**Task instructions:** The lines to copy run from the one containing "phylum: Chordata" through the last line of the listing; copy them exactly and nothing more.

**Dataset:**
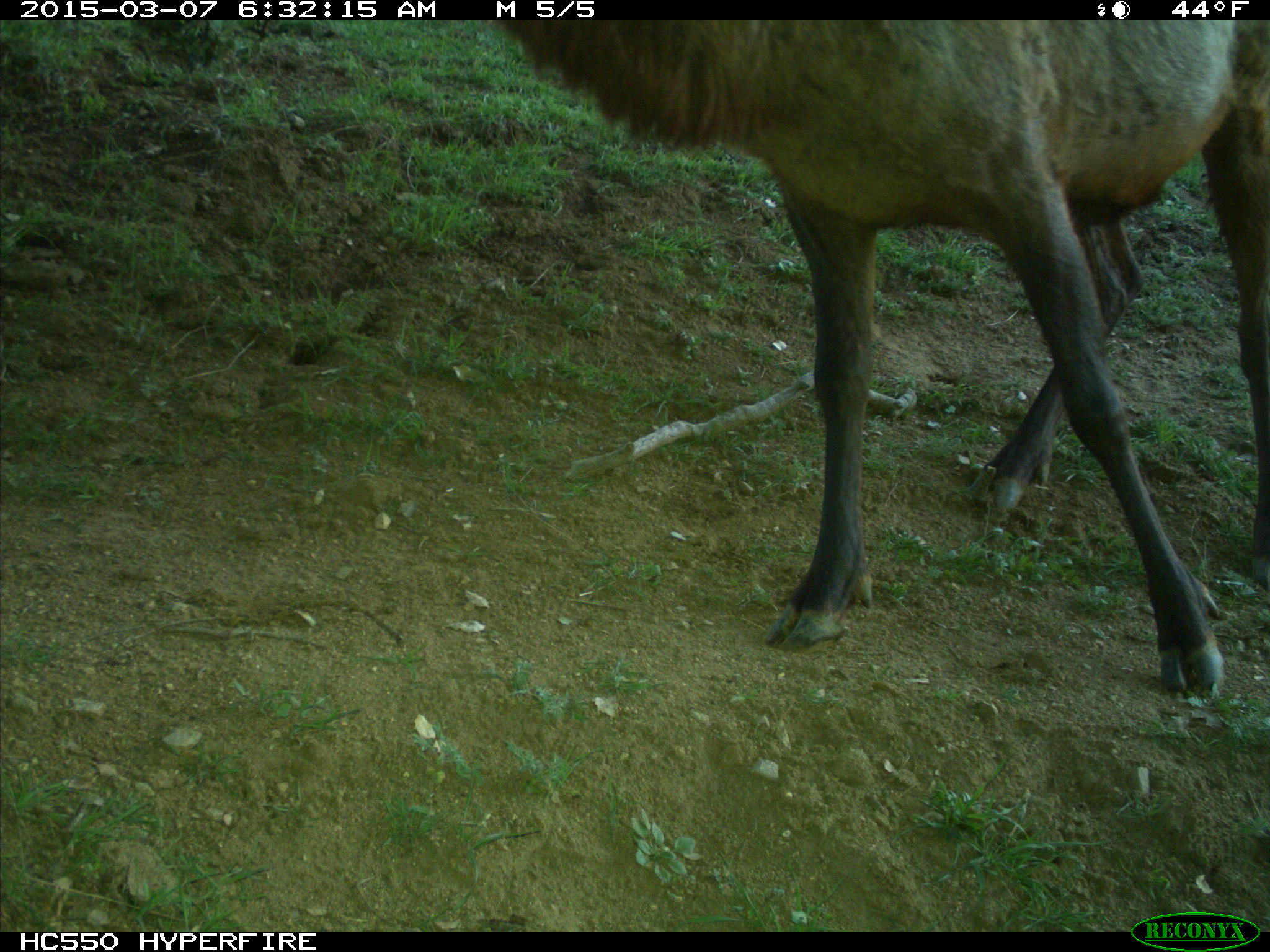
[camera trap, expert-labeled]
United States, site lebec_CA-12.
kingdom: Animalia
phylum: Chordata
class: Mammalia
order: Artiodactyla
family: Cervidae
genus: Cervus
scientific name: Cervus canadensis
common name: elk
Cervus canadensis (elk).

**Solution:**
phylum: Chordata
class: Mammalia
order: Artiodactyla
family: Cervidae
genus: Cervus
scientific name: Cervus canadensis
common name: elk
Cervus canadensis (elk).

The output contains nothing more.